Bagi seorang siswa awam mulia yang berkembang dalam [pengingatan kembali] Dharma, pikirannya menjadi tenang dan mencapai sukacita. Jika [dalam pikirannya] terdapat keinginan jahat apa pun, maka mereka segera lenyap. [Jika] dalam pikirannya terdapat [keadaan] yang tidak bermanfaat dan mengotori apa pun [yang menyebabkan] kesedihan, kekhawatiran, dan dukacita, maka mereka juga lenyap. Seorang siswa awam mulia mencapai [dengan mudah dan tanpa kesulitan] keadaan pikiran lebih tinggi kedua ini [yang merupakan kediaman menyenangkan di sini dan saat ini].

Selanjutnya, Sāriputta, seorang siswa awam mulia mengingat kembali Sangha [demikian], “Sangha mulia Sang Tathāgata bertindak dengan baik dan bertindak dengan benar, maju dalam Dharma sesuai dengan Dharma, dan menyesuaikan dengan Dharma. Dalam Sangha terdapat sesungguhnya para Arahant dan mereka dalam jalan menuju Kearahantan, yang tidak-kembali dan mereka dalam jalan menuju yang tidak-kembali, yang sekali-kembali dan mereka dalam jalan menuju yang sekali-kembali dan mereka dalam jalan menuju yang sekali-kembali, pemasuk-arus dan mereka dalam jalan menuju pemasuk-arus.  Ini disebut empat pasang atau delapan kelompok [orang mulia]. Ini disebut Sangha Sang Tathāgata. Mereka telah mencapai moralitas, mereka telah mencapai konsentrasi, mereka telah mencapai kebijaksanaan, mereka telah mencapai pembebasan, dan mereka telah mencapai pengetahuan dan penglihatan pembebasan.<411> Mereka layak atas penghormatan dan penghargaan, layak atas persembahan, dan merupakan ladang jasa kebajikan yang mengagumkan di dunia.” Ketika [seorang siswa awam mulia] mengingat kembali Sangha Sang Tathāgata dengan cara ini, maka jika [dalam pikirannya] terdapat keinginan jahat apa pun, mereka segera lenyap. Jika dalam pikirannya terdapat [keadaan] yang tidak bermanfaat dan mengotori apa pun [yang menyebabkan] kesedihan, kekhawatiran, dan dukacita, maka mereka juga lenyap.

DATA TERCATAT:
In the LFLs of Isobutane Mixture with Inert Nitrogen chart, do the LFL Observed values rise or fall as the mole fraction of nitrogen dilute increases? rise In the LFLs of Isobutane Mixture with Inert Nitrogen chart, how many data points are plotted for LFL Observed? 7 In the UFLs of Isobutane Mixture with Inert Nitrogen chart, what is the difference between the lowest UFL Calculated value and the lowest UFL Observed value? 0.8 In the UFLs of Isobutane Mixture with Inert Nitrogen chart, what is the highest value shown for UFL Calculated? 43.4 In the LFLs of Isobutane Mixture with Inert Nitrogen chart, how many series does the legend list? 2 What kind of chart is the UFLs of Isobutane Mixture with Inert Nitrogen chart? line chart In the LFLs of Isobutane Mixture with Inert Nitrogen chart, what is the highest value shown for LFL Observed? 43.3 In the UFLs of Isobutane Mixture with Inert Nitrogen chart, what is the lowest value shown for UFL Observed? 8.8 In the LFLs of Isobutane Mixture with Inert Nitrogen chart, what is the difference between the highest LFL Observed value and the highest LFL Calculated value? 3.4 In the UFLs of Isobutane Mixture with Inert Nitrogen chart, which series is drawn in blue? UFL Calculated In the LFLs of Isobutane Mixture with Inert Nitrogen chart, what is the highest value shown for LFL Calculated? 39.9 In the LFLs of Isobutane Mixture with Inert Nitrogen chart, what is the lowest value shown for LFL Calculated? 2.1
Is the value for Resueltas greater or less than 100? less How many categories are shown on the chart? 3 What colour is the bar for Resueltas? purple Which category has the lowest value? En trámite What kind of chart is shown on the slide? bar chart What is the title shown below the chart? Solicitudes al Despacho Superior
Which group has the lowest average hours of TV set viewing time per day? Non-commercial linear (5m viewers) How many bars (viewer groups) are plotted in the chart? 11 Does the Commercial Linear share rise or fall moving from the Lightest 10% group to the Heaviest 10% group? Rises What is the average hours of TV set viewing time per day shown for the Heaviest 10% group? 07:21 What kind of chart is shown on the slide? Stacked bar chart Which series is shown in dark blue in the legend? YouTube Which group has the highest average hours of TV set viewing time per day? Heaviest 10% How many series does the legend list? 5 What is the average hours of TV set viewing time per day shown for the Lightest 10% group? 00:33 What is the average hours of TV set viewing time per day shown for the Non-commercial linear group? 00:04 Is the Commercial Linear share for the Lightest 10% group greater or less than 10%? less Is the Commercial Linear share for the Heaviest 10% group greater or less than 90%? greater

TUGAS 1:
Sebutkan semua hal yang menurut teks bacaan tentang Sangha telah dicapai oleh para anggota Sangha.
TUGAS 2:
Tuliskan kelanjutan teks bacaan tentang Sangha, dimulai tepat setelah kalimat terakhirnya.
Baris-baris data tidak ada hubungannya dengan teks bacaan tentang Sangha.

JAWABAN AKHIR 1:
moralitas; konsentrasi; kebijaksanaan; pembebasan; pengetahuan dan penglihatan pembebasan

JAWABAN AKHIR 2:
Bagi seorang siswa awam mulia yang berkembang dalam [pengingatan kembali] Sangha Sang Tathāgata, pikirannya menjadi tenang dan mencapai sukacita. Jika [dalam pikirannya] terdapat keinginan jahat apa pun, maka mereka segera lenyap. [Jika] dalam pikirannya terdapat [keadaan] yang tidak bermanfaat dan mengotori apa pun [yang menyebabkan] kesedihan, kekhawatiran, dan dukacita, maka mereka juga lenyap. Seorang siswa awam mulia mencapai, dengan mudah dan tanpa kesulitan, keadaan pikiran lebih tinggi ketiga ini yang merupakan kediaman menyenangkan di sini dan saat ini.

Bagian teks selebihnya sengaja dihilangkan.